Für Politiker im Wahlkampf-Finale verheißt eine solche Veranstaltung schöne Bilder und freundliche Berichte. In einer Stadt zumal, in der Wohnraum knapp zu werden droht.

Lokalaugenschein knapp zwei Jahre später. Von der angekündigten Landmark ist noch immer nichts zu sehen. Auf der 3500 Quadratmeter großen Fläche wuchert das Unkraut fröhlich vor sich hin. Bis heute sind auf dem Grundstück nächst der U-Bahn-Station Donaumarina keine Baumaschinen aufgefahren. Das Projekt verzögert sich immer weiter. Woran liegt das?

Bauvorhaben liegt über zehn Jahre zurück

Die Historie dieses Bauvorhabens geht mittlerweile über zehn Jahre zurück. Im Mai 2007 wurde ein "spektakuläres Büroprojekt, das die Wiener Skyline nachhaltig prägen wird", annonciert. Doch aufgrund eklatanten Desinteresses potenzieller Mieter wurde der Plan Jahre später verworfen. 2014 erfolgte die Umwidmung zur Wohnzone.
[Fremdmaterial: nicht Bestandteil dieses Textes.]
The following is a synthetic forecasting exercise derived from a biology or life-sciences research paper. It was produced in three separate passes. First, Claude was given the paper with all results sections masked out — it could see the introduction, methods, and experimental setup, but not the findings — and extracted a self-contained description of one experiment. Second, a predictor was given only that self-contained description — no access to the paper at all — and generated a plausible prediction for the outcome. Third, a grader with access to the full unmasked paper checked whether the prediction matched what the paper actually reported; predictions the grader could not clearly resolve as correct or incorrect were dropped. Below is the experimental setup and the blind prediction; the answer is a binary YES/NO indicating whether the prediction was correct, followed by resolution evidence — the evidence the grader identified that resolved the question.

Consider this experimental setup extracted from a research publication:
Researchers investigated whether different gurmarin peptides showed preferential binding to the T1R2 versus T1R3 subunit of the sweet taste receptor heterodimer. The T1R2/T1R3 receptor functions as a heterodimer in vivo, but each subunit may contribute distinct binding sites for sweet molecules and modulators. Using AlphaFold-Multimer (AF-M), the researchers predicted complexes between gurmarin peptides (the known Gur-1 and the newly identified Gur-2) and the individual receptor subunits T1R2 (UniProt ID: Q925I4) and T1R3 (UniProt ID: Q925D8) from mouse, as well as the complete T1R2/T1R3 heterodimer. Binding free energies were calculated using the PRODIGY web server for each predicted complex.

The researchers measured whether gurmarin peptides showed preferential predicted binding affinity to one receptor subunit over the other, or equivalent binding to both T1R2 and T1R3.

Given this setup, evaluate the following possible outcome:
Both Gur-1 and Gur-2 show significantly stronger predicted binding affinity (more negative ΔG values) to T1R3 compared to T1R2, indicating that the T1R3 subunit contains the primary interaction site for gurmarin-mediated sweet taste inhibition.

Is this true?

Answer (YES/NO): NO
Tatsächlich war es ein attraktives und ehrgeiziges Projekt, welches die Eigentümer der Marina-Tower-Gesellschaften (75 Prozent hält die WIK Immobilien GmbH, deren luxemburgische Mutter im Einflussbereich von Markus Teufel steht; die Cabet Holding GmbH - eine Tochter der Unicredit Bank Austria - ist mit 25 Prozent beteiligt) aus dem Boden stampfen wollten. Es sollte der höchste Turm der Leopoldstadt werden. Der Entwurf des Architekturbüros Zechner/Zechner sah für alle Wohnungen Freiraum in Form von Loggien oder Balkonen vor. Das sogenannte Marina Deck - eine Überplattung der Straße und der Bahngleise mit Grünflächen - sollte einen direkten und öffentlichen Zugang zum Donauufer und zum Yachthafen gewährleisten. Bisher trennen die S-Bahn und der vierspurige Handelskai die Stadt von der Donau und bilden für die Bewohner eine fast unüberwindliche Barriere. Das Projekt könnte die unwirtliche Gegend nur aufwerten.
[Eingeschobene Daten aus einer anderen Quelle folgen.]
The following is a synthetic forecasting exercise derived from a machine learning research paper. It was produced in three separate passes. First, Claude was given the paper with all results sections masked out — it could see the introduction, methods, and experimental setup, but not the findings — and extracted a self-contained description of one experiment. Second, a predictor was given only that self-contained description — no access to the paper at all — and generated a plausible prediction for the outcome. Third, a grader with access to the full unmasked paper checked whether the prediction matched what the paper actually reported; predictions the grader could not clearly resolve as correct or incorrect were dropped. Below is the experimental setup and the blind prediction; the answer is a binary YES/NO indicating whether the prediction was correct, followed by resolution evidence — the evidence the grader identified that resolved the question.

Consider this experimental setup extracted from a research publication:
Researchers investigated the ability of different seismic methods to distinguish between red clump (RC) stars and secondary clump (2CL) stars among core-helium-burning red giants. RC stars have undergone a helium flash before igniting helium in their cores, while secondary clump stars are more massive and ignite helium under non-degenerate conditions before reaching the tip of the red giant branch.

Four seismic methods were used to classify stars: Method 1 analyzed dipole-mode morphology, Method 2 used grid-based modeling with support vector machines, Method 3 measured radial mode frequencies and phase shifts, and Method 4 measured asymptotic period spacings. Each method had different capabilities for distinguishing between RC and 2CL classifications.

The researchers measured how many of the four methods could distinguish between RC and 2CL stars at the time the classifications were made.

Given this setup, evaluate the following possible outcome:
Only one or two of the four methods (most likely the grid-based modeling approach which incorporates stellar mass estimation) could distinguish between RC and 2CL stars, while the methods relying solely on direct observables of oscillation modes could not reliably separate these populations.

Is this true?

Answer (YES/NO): NO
Doch trotz des Wohlwollens der Stadtregierung ging bei dem Projekt nichts weiter. Der Spatenstich erfolgte deutlich verfrüht. Damals hieß es noch, die Stadt Wien werde sich mit 51 Prozent an der Betreibergesellschaft Marina Deck beteiligen. Davon ist längst keine Rede mehr. Stattdessen wurde ein Dienstbarkeitsvertrag ausgehandelt, welcher allerdings bis dato nicht verbüchert ist.

Wir erwarten die Baugenehmigung in den nächsten Wochen. Wir haben den Tower umgeplant. Die Belichtungseinschränkung ist nun nicht mehr gegeben.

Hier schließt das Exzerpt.